Stored entries
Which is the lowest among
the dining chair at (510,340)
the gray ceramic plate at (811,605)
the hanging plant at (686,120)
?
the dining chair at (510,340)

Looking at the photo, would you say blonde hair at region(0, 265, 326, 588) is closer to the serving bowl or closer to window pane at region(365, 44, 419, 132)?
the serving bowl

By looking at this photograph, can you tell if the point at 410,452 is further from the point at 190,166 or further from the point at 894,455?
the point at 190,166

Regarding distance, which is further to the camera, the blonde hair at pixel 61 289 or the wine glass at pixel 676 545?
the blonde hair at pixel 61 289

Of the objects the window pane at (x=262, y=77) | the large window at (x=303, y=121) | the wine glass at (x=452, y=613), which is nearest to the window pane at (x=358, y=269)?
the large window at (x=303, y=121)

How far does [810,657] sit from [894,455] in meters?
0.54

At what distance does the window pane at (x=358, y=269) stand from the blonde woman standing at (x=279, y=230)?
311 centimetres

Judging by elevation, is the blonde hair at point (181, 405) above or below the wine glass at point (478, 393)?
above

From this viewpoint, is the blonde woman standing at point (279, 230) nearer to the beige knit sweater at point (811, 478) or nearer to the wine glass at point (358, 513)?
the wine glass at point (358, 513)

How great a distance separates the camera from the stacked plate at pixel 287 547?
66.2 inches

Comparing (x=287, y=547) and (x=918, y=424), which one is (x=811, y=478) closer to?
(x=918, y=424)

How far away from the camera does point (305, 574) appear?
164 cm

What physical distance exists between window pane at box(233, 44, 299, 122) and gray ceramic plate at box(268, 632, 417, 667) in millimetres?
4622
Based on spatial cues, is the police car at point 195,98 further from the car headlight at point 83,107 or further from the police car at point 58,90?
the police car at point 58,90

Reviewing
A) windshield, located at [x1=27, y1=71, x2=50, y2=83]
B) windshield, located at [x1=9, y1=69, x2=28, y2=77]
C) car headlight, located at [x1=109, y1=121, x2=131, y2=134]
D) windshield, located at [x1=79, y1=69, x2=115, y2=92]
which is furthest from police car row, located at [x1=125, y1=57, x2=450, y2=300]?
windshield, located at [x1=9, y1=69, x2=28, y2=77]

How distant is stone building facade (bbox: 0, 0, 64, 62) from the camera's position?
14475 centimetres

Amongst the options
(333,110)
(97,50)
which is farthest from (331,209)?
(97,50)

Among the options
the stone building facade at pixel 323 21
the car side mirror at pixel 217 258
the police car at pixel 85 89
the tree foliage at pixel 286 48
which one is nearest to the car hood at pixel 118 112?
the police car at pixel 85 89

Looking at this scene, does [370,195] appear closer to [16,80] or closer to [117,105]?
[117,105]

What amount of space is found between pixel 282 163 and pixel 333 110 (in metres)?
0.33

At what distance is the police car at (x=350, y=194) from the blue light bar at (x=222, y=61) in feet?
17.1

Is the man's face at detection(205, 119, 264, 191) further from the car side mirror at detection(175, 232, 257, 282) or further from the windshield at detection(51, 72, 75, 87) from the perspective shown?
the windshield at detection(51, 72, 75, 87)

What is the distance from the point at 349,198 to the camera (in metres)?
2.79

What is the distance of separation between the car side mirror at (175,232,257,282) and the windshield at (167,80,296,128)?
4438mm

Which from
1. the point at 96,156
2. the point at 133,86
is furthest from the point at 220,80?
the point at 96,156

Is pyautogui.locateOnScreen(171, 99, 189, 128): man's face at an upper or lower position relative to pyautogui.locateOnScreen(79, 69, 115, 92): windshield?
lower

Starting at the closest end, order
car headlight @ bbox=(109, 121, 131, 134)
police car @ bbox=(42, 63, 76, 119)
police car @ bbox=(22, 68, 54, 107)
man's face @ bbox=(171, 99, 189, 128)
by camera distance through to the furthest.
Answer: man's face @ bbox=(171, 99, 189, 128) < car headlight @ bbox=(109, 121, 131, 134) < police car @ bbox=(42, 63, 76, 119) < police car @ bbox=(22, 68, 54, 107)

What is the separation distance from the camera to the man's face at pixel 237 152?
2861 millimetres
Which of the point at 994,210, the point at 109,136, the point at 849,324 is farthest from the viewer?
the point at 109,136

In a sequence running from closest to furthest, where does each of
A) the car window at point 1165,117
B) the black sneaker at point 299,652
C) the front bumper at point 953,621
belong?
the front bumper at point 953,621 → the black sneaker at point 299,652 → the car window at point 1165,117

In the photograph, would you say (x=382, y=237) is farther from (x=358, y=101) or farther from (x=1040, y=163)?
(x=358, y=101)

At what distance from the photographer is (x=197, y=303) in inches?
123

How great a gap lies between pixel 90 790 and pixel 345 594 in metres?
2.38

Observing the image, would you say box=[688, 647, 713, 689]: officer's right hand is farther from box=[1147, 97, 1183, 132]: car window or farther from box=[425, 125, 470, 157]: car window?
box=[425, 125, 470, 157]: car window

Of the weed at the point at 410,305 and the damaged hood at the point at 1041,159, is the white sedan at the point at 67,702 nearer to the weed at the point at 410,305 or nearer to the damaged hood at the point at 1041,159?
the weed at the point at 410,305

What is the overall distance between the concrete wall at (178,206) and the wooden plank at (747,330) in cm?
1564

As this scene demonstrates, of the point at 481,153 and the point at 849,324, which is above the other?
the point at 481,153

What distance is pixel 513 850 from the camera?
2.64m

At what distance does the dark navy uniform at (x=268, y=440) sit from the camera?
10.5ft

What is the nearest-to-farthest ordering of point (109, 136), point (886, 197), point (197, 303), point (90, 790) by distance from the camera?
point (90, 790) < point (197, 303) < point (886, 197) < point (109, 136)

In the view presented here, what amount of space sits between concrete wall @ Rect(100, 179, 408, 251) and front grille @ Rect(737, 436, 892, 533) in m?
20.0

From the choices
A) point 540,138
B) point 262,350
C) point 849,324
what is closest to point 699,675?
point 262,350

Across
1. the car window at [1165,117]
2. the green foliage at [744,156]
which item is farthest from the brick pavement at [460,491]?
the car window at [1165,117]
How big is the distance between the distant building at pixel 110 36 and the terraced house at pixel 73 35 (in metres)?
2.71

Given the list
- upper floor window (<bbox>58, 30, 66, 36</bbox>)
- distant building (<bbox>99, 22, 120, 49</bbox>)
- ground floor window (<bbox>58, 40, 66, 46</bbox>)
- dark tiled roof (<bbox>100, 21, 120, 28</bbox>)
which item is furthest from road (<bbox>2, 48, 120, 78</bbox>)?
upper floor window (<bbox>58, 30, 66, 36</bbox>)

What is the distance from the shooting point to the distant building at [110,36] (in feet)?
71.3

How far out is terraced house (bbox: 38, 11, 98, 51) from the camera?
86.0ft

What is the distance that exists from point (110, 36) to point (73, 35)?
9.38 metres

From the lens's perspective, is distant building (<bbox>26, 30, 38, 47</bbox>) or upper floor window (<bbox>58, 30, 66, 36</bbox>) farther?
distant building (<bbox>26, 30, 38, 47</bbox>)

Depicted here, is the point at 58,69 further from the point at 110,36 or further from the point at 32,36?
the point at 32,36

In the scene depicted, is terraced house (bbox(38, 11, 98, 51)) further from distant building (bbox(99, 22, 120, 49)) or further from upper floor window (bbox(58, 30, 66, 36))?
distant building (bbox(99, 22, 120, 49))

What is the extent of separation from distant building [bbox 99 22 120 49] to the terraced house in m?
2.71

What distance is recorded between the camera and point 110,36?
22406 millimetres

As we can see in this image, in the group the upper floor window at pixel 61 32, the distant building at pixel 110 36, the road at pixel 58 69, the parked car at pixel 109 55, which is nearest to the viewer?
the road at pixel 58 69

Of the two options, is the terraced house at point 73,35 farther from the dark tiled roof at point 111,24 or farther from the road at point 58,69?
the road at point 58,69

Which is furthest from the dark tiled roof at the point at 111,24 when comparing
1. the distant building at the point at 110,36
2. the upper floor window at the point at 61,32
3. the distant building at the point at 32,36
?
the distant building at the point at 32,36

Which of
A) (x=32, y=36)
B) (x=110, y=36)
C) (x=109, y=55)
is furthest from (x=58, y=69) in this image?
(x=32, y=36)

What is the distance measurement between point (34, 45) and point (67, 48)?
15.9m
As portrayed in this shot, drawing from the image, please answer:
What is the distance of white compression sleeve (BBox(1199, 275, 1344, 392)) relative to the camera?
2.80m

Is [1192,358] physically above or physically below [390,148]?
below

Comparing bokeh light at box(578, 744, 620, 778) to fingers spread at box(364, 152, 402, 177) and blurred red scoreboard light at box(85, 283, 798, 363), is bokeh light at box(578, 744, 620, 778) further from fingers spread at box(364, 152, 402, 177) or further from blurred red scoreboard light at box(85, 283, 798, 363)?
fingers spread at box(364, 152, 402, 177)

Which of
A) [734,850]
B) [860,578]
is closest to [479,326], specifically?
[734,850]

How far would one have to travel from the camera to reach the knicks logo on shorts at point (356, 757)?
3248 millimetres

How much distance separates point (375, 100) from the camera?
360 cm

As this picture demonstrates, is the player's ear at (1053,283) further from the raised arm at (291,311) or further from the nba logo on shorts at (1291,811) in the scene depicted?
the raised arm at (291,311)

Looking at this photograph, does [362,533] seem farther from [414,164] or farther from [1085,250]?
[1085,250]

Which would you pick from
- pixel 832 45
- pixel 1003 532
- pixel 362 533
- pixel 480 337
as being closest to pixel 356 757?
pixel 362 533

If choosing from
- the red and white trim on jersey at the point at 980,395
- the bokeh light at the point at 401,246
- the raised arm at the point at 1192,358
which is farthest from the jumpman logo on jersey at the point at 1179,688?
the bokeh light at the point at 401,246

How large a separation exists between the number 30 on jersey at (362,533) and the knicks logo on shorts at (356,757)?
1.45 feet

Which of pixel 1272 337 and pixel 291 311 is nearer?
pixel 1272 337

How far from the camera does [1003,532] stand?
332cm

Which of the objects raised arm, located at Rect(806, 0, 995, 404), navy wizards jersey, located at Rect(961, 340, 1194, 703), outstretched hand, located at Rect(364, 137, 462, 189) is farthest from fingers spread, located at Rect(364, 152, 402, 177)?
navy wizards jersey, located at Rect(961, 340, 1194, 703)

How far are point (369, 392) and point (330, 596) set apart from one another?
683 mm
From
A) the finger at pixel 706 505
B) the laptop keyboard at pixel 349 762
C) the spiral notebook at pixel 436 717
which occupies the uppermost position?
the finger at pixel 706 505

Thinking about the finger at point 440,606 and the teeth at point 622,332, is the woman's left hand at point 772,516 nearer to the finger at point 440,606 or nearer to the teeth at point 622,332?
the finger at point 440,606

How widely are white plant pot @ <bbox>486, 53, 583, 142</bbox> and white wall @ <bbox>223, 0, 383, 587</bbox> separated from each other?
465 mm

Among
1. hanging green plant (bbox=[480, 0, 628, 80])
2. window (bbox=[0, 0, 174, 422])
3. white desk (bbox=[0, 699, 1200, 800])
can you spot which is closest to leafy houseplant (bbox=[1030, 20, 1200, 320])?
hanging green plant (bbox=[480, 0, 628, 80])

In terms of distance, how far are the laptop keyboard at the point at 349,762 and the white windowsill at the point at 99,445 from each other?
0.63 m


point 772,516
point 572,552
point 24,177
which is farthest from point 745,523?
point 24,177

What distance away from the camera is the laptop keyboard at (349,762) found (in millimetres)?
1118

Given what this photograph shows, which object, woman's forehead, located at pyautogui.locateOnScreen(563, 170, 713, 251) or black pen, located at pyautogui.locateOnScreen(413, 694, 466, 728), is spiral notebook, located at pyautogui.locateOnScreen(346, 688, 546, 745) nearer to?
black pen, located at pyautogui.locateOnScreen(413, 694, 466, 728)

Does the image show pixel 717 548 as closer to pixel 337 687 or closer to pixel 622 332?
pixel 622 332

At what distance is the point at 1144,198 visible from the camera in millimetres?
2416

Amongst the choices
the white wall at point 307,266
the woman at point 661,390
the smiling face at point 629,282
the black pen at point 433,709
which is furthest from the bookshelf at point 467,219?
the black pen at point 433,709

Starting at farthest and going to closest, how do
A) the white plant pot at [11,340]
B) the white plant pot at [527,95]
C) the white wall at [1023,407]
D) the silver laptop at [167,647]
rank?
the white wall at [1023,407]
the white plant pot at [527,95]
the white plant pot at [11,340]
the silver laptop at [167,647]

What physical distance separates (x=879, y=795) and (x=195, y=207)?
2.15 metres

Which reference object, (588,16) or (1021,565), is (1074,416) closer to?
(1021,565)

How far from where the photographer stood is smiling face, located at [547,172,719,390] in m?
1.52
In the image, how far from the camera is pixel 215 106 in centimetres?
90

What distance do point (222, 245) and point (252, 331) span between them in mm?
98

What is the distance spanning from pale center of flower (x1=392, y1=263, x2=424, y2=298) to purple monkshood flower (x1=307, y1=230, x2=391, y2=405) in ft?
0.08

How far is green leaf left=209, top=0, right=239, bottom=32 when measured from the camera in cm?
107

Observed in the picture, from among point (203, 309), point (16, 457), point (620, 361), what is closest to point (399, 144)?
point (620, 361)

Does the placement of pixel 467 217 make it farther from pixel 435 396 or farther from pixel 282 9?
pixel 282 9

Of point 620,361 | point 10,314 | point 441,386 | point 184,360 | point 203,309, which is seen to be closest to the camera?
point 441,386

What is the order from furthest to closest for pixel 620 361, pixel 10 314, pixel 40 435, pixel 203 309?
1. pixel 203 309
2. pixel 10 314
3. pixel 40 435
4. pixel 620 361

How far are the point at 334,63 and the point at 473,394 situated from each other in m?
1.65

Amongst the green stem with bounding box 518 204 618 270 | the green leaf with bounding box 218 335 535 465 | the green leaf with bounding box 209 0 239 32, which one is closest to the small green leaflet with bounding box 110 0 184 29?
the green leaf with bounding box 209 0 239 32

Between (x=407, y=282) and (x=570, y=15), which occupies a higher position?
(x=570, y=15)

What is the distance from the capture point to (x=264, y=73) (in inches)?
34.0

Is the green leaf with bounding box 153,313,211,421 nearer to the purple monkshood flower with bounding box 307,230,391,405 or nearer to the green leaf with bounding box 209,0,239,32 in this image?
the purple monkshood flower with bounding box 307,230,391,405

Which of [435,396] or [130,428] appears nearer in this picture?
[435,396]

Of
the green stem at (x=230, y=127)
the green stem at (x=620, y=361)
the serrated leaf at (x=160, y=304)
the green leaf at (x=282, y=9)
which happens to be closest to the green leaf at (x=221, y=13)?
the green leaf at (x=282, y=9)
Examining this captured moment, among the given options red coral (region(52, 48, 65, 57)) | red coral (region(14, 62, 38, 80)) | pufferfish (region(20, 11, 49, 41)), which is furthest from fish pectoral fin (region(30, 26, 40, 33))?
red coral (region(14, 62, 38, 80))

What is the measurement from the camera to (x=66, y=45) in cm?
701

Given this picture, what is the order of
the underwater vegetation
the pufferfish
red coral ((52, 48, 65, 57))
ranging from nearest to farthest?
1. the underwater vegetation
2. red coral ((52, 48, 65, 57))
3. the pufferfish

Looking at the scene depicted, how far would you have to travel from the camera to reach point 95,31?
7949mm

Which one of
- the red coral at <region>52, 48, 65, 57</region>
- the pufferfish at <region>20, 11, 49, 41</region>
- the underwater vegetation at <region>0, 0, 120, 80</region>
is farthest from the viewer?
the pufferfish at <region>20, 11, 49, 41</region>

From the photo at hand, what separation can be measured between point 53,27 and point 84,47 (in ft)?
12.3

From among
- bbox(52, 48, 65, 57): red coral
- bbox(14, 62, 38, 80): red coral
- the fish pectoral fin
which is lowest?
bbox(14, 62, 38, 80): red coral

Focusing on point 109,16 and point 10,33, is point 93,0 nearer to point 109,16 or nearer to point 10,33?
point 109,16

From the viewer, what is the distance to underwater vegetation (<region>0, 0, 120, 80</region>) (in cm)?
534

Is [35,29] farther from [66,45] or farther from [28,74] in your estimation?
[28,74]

**Task description:**
Arrange the part that opens with the line containing "Comparing bokeh light" and closes with the line containing "3248 millimetres" as a Markdown table with the columns Row and Line. Number each line in order and leave out blank lines.

**Finished task:**
| Row | Line |
|---|---|
| 1 | Comparing bokeh light at box(578, 744, 620, 778) to fingers spread at box(364, 152, 402, 177) and blurred red scoreboard light at box(85, 283, 798, 363), is bokeh light at box(578, 744, 620, 778) further from fingers spread at box(364, 152, 402, 177) or further from blurred red scoreboard light at box(85, 283, 798, 363)? |
| 2 | fingers spread at box(364, 152, 402, 177) |
| 3 | Which of |
| 4 | A) [734,850] |
| 5 | B) [860,578] |
| 6 | is closest to [479,326], specifically? |
| 7 | [734,850] |
| 8 | How far would one have to travel from the camera to reach the knicks logo on shorts at point (356, 757)? |
| 9 | 3248 millimetres |